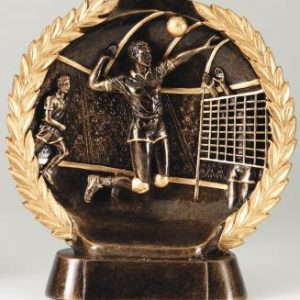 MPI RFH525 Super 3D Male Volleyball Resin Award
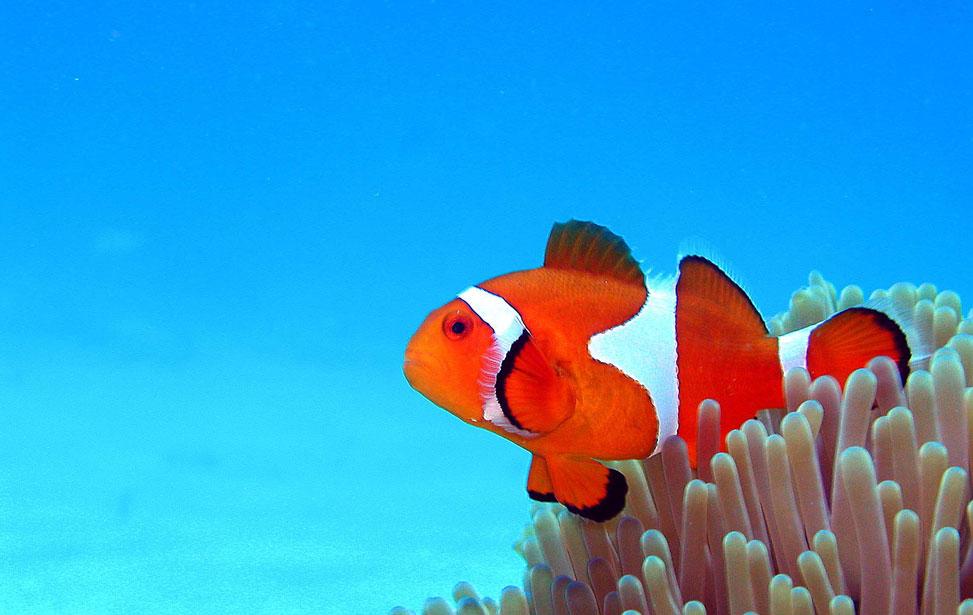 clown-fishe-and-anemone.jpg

· · · · · · ·

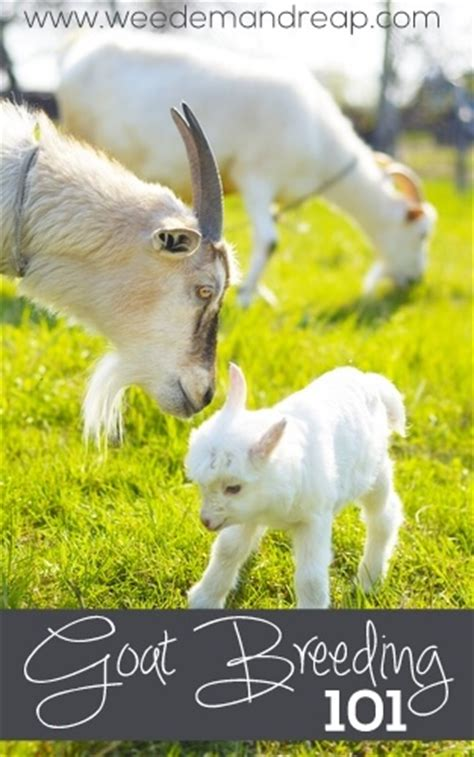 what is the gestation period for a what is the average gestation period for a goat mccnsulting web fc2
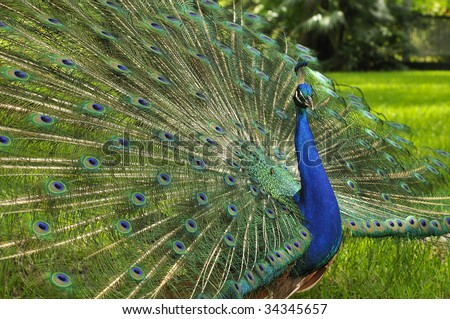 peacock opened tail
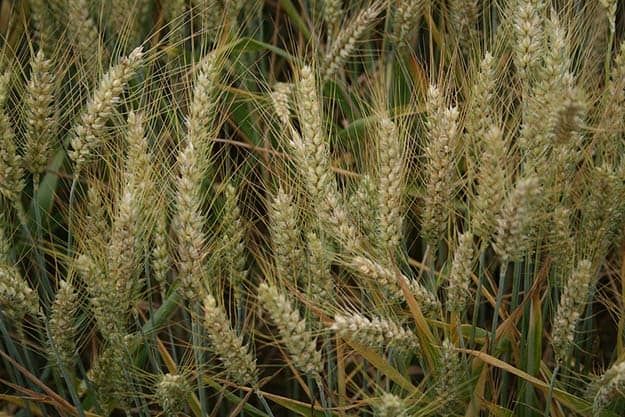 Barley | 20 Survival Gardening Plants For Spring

· · · · · · ·

From the records above, output only the lines starting at the one containing "what is the gestation" and ending at the one containing "Barley | 20", word for word. Pictures stay out.

 what is the gestation period for a what is the average gestation period for a goat mccnsulting web fc2
 peacock opened tail
 Barley | 20 Survival Gardening Plants For Spring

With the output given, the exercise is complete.